_Énoncé du problème_.
Dites si chacune des affirmations ci-dessous concorde avec l’extrait sur les aînés et leurs aidants. Répondez par oui ou par non en citant les mots décisifs de l’extrait.
1. L’accueil de nuit figure parmi les maillons de la chaîne d’aide.
2. La vulnérabilité est présentée comme une mesure de tutelle définitive.
3. Le risque de maltraitance des familles et des aidants est jugé faible.

___ Extrait choisi ___

Servir nos aînés et leurs aidants

Publié le : 16 Novembre 2005

Texte extrait de La Lettre de l'Espace éthique n°15-16-17-18, 2002.Ce numéro de la Lettre est disponible en intégralité en suivant le lien situé à la droite de la page.

 

La liberté de vivre sa vulnérabilité

Je voudrais reprendre brièvement deux points sur lesquels l’organisation des solidarités va permettre la fluidité des mécanismes de prise en charge et la réversibilité de toute décision de prise en charge.
Quand je parle de réversibilité, cela me paraît un critère essentiel pour éviter « l’enfermement ». Quand je parle de réversibilité, je parle de la nécessité de proposer, en tout lieu, l’ensemble des maillons de la chaîne d’aide dont nous savons qu’ils sont importants et que nous savons par ailleurs mettre en place : l’accueil de jour, l’accueil de nuit, le dispositif d’urgence en gériatrie, l’hébergement temporaire, le centre expert, les services sociaux et médico-sociaux, tant en institution qu’en maintien à domicile.
C’est à ce seul prix, au prix de l’existence de tous ces services dans chaque secteur géographique, que nous pourrons proposer aux familles et aux malades la liberté du choix, la liberté d’entrer dans l’une ou l’autre de ces structures et d’en ressortir ; la liberté de vivre sa vulnérabilité, non pas comme on peut vivre une mesure de tutelle définitive mais comme une vraie vulnérabilité dont on peut sortir et dans laquelle on peut entrer à nouveau. J’insiste sur ces solidarités, sur leur nécessité. J’insiste aussi pour qu’on cesse de maltraiter les familles et les aidants.

 

Vers un nouveau contrat de société

En effet, le risque de ces maltraitances est considérable, mutligénérationnel. Des enfants aidants maltraités, se sentant déjà coupables d’avoir un parent atteint de la maladie d’Alzheimer, engagent — et nous le voyons au quotidien — des troubles de la parentalité en direction de leurs propres enfants. Ils sont enfants coupables, ils deviennent parents coupables. Ils deviennent, au niveau de leurs propres enfants, des parents qui oublient leurs propres parents, des parents qui les excluent, courant le risque d’induire au niveau multigénérationnel une répétition de l’exclusion.
De la même façon, ces familles se retrouvent de plus en plus seules car elles n’ont plus les moyens parfois, du fait de leur contribution à la quatrième et à la cinquième génération, de maintenir le niveau de vie et de réseau social de leurs propres enfants, voire de leurs petits-enfants. Se posent là, en plus des troubles de la parentalité, des problèmes éminemment graves de grand-parentalité, quand on sait le rôle, aujourd’hui, des grands-parents dans l’éducation des enfants.

___ Extraits des données ___

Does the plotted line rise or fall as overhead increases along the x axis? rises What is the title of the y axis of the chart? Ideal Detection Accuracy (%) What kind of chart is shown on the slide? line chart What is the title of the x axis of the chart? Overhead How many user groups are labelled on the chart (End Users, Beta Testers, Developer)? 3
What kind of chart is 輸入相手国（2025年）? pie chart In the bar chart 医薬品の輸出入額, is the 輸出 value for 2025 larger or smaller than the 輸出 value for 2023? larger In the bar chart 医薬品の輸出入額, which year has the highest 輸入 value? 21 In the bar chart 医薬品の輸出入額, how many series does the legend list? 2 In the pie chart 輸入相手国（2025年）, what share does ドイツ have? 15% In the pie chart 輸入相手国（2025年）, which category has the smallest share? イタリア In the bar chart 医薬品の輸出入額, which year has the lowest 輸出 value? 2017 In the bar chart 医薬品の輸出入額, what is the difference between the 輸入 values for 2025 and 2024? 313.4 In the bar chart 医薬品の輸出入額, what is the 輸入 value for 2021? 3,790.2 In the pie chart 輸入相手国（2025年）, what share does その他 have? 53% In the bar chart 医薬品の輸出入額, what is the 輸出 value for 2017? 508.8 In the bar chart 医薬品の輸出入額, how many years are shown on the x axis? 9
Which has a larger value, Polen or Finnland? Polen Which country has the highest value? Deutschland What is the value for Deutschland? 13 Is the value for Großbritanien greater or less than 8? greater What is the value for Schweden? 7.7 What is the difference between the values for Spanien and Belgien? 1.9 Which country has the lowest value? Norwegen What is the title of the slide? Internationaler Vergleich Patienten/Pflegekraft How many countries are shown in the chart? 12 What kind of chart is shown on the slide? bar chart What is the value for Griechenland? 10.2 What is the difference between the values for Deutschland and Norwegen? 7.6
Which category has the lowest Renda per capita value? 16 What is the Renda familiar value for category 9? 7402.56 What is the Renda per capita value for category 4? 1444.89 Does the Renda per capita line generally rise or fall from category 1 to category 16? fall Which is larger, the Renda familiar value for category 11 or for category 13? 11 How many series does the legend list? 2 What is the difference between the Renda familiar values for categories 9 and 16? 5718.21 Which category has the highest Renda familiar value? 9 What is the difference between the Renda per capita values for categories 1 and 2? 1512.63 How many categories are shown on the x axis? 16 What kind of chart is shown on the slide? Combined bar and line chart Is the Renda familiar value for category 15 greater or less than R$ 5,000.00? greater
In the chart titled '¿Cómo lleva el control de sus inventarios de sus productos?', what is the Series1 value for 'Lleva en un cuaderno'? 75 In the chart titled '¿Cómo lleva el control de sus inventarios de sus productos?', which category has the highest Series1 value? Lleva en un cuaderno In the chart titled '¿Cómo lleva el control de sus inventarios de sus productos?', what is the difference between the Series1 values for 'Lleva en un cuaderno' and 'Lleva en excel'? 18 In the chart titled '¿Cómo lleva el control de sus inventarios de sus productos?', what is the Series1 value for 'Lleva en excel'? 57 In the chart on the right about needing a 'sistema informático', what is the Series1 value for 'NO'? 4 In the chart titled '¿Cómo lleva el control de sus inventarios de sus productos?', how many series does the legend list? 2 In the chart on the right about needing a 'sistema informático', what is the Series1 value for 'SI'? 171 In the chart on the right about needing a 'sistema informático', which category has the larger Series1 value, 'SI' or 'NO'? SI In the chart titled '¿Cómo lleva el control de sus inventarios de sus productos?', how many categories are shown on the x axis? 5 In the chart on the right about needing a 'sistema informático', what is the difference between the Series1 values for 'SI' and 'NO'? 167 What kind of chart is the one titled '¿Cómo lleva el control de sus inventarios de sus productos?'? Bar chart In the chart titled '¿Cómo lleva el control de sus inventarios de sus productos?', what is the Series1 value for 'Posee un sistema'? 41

___

_Corrigé_.
1. Oui : « l’accueil de jour, l’accueil de nuit, le dispositif d’urgence en gériatrie ».
2. Non : « non pas comme on peut vivre une mesure de tutelle définitive mais comme une vraie vulnérabilité dont on peut sortir ».
3. Non : « le risque de ces maltraitances est considérable ».